## Challenges
1) Translate this sentence from the financial report excerpt into Spanish: "The Company’s primary source of funds is core deposits from retail and business customers."
2) The financial report excerpt reports changes for several individual types of deposit accounts. List each of these types.
3) According to the financial report excerpt, what was the average yield of the Company's CDs in other financial institutions as of June 30, 2010?

## Provided text
((

Condition and Results of Operations
 
Earning Assets - Securities and Federal Funds Sold
 
The securities portfolio is comprised of U.S. Government agency-backed securities, tax-exempt obligations of states and political subdivisions and certain other investments.  The Company does not hold any collateralized mortgage-backed securities or derivative securities other than those issued by U.S. government agencies. Securities available for sale at June 30, 2010 increased approximately $1.8 million, or 1.9%, from December 31, 2009 totals.  With the overall low interest rate environment, the Company has experienced a high level of called bond activity during the first six months of 2010.  While the Company has plans to reinvest a portion of these funds into the loan portfolio, the balance will be reinvested in other available-for-sale securities.  There is lag between the time when bonds are called and the right investment opportunities are available to the Company.  Also given the historically low interest rate environment at present, the Company has implemented a strategy to invest in short term certificates of deposit (“CD’s”) in other financial institutions.  These CD’s are fully insured by the Federal Deposit Insurance Corporation and offer an alternative to investing in longer term U.S Government agency-backed securities.  As of June 30, 2010, the Company had approximately $5.1 million of CD’s with an average yield of 1.73% and an average term to maturity of approximately 190 days. With the continued low interest rate environment, the opportunity to invest in short term CD’s in other financial institutions has become limited during the first six months of 2010.
 
Sources of Funds – Deposits
 
The Company’s primary source of funds is core deposits from retail and business customers.  These core deposits include all categories of interest-bearing and noninterest-bearing deposits, excluding certificates of deposit greater than $100,000.  For the period ended June 30, 2010, total core deposits increased approximately $935,000, or 0.32%.  The Company’s savings accounts increased $4.6 million, or 10.2%, from December 31, 2009 totals.  The Company’s interest-bearing demand deposits increased $2.0 million, or 1.82%, noninterest-bearing demand deposits increased $1.5 million,  or 6.6%, while certificates of deposit under $100,000 decreased by $8.8 million, or 5.4%.
 
The Company has a strong deposit base from public agencies, including local school districts, city and township municipalities, public works facilities and others that may tend to be more seasonal in nature resulting from the receipt and disbursement of state and federal grants.  These entities have maintained fairly static balances with the Company due to various funding and disbursement timeframes.

))

Dataset items
((

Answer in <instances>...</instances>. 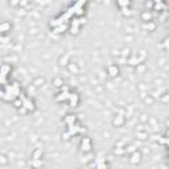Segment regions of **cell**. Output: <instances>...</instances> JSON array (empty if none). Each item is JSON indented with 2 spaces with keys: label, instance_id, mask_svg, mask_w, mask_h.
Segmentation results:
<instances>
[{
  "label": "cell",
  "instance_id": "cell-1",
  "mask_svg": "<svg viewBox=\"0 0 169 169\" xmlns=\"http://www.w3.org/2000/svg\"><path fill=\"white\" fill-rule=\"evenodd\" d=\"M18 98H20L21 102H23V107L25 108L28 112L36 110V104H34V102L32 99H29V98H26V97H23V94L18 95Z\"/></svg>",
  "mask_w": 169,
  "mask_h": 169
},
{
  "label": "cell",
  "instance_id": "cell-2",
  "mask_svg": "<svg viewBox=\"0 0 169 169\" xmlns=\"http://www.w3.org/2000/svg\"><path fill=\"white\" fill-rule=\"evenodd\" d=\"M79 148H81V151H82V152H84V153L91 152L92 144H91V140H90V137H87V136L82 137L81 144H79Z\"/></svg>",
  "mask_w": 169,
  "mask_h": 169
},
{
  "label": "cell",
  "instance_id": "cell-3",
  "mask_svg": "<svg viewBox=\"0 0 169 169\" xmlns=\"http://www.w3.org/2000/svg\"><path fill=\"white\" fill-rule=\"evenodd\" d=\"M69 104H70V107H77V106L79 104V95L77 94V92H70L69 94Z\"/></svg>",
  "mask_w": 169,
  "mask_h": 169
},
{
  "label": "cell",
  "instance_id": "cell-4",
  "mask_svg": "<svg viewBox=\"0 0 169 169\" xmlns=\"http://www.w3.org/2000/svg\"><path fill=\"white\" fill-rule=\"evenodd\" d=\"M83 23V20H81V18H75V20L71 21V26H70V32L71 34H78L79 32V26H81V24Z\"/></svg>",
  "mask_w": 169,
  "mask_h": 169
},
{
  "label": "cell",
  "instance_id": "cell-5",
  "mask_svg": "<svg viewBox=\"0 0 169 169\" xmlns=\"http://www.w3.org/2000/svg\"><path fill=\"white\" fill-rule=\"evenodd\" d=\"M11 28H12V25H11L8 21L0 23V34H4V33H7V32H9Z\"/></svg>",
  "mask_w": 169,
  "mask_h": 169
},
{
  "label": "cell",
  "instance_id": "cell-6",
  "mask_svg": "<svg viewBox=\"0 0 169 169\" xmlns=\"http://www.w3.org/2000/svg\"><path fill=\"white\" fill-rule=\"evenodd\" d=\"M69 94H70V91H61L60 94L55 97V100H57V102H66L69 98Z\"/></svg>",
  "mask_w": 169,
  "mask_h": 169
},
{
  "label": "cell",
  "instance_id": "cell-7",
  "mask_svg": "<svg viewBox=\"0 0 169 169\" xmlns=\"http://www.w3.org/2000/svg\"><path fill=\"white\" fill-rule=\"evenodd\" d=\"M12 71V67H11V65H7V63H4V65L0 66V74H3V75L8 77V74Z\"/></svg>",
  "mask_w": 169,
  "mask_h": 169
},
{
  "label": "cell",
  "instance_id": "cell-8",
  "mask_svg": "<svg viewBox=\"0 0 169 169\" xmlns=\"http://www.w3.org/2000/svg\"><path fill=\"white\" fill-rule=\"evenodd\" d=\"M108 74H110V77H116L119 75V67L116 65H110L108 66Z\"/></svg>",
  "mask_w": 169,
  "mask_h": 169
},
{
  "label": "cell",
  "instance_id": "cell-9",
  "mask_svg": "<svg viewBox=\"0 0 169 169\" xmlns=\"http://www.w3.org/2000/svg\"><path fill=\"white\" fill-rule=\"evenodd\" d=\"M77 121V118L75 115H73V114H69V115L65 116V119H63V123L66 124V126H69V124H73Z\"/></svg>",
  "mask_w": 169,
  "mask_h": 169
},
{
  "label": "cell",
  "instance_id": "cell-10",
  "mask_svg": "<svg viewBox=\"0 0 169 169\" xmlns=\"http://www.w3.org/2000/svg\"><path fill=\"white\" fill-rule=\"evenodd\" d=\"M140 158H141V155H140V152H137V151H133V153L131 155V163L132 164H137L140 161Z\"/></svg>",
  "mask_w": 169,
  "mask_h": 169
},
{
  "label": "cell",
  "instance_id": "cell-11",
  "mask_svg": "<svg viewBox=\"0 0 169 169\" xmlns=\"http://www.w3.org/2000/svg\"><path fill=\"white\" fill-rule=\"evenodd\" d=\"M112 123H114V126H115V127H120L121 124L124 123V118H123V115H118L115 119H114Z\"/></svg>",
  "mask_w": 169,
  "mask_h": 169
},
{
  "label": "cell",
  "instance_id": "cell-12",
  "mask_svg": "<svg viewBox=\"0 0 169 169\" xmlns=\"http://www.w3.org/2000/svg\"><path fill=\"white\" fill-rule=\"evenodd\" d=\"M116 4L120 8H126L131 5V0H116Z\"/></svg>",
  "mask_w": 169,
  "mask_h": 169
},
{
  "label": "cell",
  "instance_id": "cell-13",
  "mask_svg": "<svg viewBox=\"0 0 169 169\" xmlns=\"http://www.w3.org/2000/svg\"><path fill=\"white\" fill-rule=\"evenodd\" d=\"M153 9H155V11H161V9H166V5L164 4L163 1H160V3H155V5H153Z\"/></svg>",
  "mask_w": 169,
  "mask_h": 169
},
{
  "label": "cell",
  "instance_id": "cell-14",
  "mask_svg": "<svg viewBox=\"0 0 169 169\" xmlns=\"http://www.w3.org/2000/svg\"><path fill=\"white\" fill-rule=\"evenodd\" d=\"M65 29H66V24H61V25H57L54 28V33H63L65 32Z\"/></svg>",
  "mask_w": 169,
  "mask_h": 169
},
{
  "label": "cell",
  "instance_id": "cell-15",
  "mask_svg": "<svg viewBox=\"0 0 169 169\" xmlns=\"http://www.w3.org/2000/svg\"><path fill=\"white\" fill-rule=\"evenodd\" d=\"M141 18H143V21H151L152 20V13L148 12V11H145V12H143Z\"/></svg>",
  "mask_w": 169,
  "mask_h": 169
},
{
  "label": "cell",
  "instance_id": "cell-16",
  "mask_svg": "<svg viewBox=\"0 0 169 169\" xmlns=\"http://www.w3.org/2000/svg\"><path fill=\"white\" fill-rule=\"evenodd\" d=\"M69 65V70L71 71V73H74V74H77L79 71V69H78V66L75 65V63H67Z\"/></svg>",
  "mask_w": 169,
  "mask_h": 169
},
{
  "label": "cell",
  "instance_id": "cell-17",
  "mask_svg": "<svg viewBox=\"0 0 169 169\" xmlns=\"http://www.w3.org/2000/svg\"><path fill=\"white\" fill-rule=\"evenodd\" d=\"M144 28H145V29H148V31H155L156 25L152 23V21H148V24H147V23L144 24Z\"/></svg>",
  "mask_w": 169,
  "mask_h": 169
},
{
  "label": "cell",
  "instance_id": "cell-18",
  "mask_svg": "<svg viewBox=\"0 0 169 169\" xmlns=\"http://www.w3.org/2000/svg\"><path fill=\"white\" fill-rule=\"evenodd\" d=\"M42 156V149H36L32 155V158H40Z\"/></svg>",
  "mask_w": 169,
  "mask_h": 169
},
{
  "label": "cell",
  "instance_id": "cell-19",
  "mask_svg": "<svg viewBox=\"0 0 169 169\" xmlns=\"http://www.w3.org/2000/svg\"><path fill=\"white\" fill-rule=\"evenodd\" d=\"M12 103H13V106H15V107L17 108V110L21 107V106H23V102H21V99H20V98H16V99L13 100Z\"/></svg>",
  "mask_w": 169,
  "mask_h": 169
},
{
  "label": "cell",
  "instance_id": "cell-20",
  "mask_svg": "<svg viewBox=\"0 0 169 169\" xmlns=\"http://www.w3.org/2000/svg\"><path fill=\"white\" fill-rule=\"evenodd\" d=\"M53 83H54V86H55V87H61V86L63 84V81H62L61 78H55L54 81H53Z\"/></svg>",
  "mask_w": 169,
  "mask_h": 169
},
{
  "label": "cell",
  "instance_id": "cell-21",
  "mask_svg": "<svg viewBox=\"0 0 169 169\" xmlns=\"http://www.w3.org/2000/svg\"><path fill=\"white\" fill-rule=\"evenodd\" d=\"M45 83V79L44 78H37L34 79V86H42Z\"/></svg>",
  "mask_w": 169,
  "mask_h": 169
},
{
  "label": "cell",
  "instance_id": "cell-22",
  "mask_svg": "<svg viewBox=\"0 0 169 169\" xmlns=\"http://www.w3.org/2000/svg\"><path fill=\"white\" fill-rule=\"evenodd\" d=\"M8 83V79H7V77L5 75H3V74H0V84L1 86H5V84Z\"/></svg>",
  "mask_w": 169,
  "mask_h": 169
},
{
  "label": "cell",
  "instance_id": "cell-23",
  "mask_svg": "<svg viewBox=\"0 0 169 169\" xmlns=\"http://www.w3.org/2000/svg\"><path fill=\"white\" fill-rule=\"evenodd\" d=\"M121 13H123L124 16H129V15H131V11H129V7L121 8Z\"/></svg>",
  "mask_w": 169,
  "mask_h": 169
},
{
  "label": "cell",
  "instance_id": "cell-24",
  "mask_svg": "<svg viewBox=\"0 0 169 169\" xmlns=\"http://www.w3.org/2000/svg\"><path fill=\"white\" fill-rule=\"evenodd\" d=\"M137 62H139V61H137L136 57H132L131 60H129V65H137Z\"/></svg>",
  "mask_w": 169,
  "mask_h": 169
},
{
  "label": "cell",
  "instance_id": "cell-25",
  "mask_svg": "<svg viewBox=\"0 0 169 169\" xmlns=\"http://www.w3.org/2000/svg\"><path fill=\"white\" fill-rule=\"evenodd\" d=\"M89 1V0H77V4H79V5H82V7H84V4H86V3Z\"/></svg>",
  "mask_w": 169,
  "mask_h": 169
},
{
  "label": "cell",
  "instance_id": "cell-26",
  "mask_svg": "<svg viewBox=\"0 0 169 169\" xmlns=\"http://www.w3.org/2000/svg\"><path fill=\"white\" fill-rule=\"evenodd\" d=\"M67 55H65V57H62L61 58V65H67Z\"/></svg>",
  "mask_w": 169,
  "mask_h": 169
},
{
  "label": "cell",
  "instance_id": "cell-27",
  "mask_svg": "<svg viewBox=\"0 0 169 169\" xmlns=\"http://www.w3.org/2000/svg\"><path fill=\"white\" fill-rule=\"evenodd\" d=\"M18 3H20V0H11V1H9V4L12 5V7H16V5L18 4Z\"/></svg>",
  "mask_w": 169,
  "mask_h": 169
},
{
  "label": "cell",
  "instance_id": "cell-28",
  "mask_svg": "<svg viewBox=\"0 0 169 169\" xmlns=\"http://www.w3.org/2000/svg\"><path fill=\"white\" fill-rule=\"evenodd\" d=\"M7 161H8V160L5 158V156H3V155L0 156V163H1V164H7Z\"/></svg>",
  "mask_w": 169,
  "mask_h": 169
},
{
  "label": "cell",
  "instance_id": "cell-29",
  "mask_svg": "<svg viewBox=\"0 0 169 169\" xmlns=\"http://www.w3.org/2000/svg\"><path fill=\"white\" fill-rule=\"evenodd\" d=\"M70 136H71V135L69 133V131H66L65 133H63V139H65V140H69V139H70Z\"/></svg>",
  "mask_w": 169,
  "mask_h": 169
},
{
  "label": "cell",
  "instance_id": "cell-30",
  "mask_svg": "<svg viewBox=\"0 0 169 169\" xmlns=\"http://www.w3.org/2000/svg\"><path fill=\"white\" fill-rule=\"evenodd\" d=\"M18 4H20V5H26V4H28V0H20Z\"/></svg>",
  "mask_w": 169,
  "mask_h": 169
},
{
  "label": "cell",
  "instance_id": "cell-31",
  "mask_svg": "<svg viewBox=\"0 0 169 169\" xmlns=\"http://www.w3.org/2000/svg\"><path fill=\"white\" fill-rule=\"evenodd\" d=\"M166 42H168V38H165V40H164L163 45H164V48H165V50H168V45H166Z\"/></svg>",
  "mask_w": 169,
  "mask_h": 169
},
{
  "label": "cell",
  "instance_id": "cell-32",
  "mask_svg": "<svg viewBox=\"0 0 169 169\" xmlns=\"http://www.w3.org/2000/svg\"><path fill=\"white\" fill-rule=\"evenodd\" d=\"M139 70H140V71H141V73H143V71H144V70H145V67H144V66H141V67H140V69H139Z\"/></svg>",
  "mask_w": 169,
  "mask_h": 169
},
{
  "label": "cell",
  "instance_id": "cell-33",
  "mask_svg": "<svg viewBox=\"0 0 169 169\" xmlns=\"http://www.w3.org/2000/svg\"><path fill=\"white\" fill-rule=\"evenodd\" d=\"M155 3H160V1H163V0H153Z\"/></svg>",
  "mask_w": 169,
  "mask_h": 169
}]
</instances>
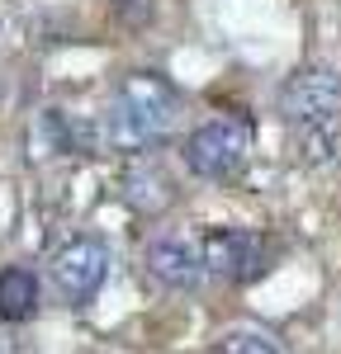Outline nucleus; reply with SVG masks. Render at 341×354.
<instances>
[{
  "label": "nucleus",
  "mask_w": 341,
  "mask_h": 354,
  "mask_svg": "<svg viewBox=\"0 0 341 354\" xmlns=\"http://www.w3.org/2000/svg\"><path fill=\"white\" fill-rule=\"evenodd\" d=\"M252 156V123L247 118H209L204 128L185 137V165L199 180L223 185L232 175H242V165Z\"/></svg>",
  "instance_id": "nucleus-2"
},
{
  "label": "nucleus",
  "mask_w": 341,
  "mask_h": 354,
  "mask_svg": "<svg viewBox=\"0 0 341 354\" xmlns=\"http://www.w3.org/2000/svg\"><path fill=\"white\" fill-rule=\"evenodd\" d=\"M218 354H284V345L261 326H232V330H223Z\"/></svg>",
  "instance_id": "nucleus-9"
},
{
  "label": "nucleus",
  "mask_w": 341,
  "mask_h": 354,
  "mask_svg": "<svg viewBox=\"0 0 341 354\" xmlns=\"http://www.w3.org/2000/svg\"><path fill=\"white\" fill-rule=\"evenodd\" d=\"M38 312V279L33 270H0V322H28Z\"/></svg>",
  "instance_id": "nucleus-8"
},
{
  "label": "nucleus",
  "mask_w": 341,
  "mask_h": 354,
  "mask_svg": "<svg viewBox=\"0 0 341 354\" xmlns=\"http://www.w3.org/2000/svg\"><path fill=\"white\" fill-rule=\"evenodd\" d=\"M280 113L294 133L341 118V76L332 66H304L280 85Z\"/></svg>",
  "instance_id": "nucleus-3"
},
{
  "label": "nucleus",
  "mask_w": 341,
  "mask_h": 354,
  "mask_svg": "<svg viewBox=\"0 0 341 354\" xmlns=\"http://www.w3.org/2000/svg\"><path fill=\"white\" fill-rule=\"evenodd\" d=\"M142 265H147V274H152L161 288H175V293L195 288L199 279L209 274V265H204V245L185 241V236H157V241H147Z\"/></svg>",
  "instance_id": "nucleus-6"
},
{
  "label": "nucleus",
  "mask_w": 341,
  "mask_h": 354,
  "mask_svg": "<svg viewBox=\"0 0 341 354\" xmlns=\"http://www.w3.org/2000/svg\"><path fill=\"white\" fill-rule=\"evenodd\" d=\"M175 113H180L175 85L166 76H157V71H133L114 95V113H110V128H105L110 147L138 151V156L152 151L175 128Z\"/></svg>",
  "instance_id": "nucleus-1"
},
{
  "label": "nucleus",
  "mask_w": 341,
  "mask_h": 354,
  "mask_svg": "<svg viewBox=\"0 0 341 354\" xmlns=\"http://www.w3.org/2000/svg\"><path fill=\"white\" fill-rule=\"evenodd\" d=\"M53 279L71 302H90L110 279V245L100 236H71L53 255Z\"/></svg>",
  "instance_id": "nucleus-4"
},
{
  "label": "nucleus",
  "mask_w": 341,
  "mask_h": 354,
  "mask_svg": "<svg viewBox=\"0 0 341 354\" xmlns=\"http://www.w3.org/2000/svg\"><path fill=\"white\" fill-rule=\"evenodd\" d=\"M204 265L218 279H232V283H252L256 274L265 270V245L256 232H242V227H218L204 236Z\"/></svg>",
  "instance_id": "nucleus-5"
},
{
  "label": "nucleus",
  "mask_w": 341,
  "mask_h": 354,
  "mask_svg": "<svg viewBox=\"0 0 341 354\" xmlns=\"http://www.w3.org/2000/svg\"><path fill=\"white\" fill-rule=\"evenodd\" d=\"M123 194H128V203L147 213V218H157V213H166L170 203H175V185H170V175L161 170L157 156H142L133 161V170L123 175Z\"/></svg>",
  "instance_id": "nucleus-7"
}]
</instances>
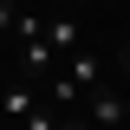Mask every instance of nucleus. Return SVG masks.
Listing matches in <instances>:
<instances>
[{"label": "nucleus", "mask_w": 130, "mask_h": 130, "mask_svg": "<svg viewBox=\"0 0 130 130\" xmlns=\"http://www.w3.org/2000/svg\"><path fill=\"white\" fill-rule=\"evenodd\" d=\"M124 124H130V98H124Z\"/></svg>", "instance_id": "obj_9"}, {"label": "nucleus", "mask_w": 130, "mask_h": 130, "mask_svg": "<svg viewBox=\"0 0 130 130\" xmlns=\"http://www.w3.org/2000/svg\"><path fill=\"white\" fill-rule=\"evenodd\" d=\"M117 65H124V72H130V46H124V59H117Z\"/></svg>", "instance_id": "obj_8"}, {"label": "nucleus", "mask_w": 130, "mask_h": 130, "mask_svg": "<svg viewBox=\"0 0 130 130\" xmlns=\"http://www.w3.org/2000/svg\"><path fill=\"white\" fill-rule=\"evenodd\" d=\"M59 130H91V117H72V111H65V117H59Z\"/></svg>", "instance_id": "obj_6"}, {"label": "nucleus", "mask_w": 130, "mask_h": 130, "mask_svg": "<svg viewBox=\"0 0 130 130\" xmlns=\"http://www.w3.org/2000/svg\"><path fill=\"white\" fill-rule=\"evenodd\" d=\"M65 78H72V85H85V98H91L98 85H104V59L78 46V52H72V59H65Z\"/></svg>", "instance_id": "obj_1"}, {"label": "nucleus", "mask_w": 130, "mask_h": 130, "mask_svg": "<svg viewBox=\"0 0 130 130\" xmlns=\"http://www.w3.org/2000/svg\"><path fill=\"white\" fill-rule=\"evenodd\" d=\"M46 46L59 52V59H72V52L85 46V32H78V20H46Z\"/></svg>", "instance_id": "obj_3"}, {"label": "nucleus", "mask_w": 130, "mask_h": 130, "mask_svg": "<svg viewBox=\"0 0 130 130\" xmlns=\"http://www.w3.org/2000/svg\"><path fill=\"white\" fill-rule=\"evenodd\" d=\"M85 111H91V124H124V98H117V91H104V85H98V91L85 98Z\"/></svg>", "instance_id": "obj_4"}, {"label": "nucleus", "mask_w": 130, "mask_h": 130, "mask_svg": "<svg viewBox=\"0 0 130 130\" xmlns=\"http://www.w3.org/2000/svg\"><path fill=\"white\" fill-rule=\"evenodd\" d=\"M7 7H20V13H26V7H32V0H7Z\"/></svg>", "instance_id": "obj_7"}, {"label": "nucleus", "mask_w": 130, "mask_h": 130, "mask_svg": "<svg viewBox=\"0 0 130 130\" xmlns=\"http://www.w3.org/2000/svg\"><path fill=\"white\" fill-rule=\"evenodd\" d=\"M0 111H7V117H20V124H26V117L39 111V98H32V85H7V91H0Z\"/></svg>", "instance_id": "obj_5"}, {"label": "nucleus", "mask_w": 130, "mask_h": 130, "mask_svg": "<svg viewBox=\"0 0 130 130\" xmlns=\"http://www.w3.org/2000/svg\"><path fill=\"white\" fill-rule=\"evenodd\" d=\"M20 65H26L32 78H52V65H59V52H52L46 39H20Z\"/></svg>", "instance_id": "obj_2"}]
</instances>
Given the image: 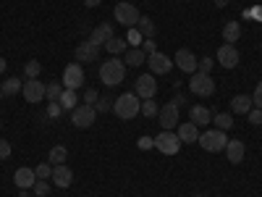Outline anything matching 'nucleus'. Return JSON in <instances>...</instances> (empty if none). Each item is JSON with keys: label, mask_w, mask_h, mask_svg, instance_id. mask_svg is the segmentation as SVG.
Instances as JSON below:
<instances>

))

## Per-task answers
1) La principal fuente de fondos de la Compañía son los depósitos básicos de clientes minoristas y comerciales.

2)
- Savings accounts
- Interest-bearing demand deposits
- Noninterest-bearing demand deposits
- Certificates of deposit under $100,000

3) 1.73%